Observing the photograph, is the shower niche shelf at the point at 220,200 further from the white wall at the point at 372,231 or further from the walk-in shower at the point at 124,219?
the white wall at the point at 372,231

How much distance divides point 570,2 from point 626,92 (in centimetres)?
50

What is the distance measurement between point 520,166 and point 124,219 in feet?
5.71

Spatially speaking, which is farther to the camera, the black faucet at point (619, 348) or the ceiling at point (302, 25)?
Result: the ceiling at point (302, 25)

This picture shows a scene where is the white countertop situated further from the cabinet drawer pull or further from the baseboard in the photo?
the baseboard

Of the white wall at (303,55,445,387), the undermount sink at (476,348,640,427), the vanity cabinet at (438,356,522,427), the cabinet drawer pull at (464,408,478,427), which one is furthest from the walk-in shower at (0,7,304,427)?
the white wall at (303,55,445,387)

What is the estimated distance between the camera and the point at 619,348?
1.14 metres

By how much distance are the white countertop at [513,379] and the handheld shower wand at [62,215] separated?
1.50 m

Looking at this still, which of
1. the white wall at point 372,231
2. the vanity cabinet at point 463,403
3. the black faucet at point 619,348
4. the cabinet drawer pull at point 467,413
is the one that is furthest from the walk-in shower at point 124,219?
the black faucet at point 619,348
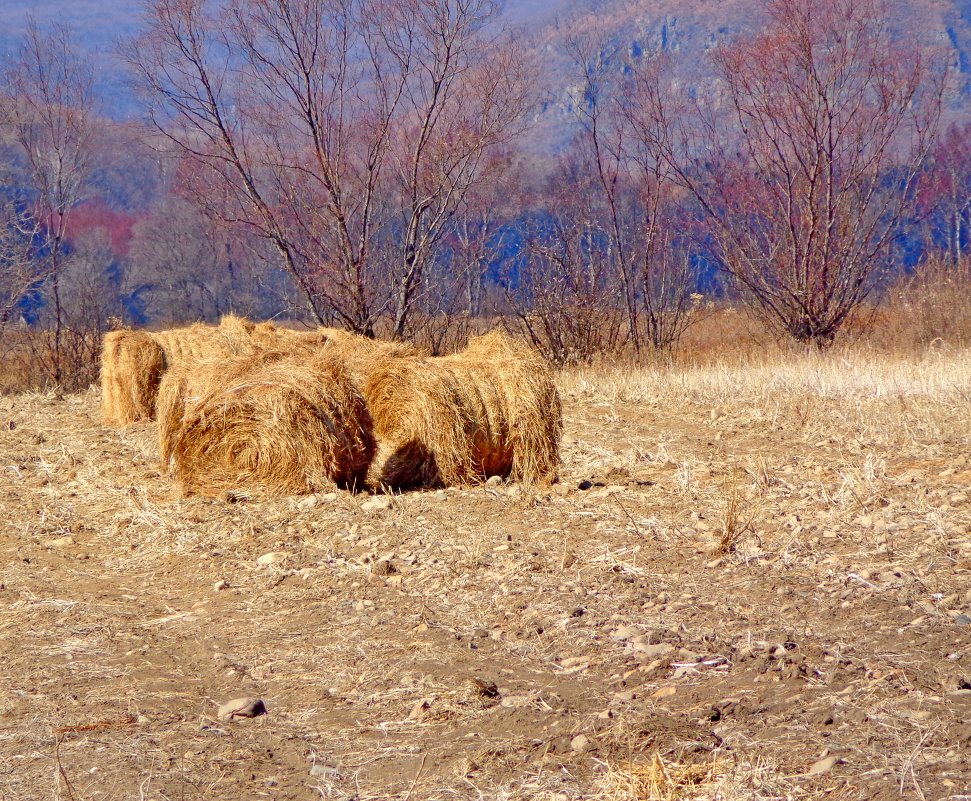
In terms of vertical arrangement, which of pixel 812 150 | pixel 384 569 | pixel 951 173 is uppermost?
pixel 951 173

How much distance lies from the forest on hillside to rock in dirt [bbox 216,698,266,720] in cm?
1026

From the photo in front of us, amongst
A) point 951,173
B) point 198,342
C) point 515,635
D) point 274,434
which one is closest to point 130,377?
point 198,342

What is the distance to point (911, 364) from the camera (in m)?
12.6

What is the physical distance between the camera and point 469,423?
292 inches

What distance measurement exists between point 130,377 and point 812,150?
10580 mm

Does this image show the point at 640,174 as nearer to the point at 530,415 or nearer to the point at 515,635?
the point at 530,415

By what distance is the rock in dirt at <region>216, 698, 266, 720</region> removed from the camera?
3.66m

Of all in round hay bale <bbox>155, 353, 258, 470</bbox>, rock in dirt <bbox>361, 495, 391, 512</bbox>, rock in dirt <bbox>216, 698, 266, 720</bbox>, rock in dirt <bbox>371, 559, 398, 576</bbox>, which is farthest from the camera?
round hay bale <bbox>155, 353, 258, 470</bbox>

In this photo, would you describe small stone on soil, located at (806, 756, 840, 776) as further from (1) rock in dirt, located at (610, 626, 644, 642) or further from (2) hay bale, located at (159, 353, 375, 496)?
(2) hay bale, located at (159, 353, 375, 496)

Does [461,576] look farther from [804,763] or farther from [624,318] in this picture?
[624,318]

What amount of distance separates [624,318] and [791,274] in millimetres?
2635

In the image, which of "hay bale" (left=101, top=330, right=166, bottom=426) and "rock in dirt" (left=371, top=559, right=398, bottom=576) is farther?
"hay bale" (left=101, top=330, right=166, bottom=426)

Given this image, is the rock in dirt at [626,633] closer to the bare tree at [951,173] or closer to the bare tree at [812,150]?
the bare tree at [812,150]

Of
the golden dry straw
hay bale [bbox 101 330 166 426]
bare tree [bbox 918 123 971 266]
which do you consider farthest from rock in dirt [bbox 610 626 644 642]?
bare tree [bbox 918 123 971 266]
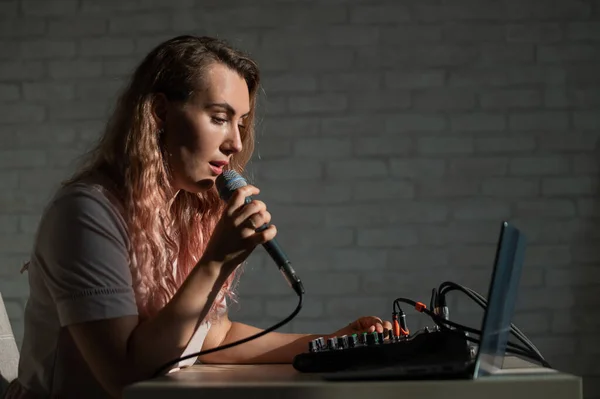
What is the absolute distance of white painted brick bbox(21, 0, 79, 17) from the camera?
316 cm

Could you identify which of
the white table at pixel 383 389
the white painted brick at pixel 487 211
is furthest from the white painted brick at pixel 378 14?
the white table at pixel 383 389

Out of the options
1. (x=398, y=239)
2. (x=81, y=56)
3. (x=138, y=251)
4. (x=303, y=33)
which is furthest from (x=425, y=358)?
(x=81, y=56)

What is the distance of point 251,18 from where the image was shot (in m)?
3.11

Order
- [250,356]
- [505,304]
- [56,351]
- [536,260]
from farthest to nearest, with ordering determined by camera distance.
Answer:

---

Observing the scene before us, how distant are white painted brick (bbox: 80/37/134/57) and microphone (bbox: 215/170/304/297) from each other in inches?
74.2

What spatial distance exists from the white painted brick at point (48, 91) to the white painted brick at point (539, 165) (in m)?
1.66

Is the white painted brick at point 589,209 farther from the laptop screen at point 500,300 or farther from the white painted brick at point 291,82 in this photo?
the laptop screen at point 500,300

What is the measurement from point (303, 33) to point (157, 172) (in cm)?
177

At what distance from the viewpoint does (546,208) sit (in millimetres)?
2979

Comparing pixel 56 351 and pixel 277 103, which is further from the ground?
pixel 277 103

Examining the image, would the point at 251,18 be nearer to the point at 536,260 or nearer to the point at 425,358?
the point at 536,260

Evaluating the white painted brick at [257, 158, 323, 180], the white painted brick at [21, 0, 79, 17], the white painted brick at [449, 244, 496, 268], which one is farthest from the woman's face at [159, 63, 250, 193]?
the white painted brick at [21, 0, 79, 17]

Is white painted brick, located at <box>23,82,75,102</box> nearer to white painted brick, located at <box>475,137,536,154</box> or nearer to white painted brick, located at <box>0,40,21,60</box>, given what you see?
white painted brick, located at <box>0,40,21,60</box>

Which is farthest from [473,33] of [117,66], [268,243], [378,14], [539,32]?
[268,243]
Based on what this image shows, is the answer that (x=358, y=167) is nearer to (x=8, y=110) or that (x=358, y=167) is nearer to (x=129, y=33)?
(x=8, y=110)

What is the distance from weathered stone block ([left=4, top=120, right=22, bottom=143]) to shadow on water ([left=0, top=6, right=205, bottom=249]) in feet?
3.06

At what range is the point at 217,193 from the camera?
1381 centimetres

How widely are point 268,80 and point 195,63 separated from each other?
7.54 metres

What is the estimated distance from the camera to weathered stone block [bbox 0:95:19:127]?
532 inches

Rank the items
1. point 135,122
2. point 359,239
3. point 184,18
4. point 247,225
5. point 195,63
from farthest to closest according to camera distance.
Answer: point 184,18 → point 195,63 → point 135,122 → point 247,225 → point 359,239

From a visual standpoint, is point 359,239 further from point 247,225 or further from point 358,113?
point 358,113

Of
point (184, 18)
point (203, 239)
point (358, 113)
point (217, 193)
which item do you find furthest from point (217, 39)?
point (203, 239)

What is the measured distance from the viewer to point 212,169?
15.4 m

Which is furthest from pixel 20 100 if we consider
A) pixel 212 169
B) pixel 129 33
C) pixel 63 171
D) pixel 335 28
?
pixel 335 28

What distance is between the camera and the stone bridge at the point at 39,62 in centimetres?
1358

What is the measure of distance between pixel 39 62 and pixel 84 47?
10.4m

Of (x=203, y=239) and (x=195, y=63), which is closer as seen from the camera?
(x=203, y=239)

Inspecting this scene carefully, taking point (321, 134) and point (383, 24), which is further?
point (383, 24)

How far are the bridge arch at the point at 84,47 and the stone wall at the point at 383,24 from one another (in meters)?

# Directive:
Gather every line of the data above that contains the word "painted", treating uppercase and lowercase as different.

# Answer to this task:
What is the absolute distance of white painted brick bbox(21, 0, 79, 17) from the camera?
the white painted brick at pixel 487 211
is furthest from the white painted brick at pixel 378 14?
Observing the scene before us, how distant are white painted brick (bbox: 80/37/134/57) and microphone (bbox: 215/170/304/297) from each other in inches?
What spatial distance exists from the white painted brick at point (48, 91) to the white painted brick at point (539, 165) (in m)?
Is the white painted brick at point 589,209 farther from the laptop screen at point 500,300 or farther from the white painted brick at point 291,82 in this photo?
Evaluating the white painted brick at [257, 158, 323, 180], the white painted brick at [21, 0, 79, 17], the white painted brick at [449, 244, 496, 268], which one is farthest from the woman's face at [159, 63, 250, 193]?
the white painted brick at [21, 0, 79, 17]
Is white painted brick, located at <box>23,82,75,102</box> nearer to white painted brick, located at <box>475,137,536,154</box> or nearer to white painted brick, located at <box>0,40,21,60</box>, given what you see?
white painted brick, located at <box>0,40,21,60</box>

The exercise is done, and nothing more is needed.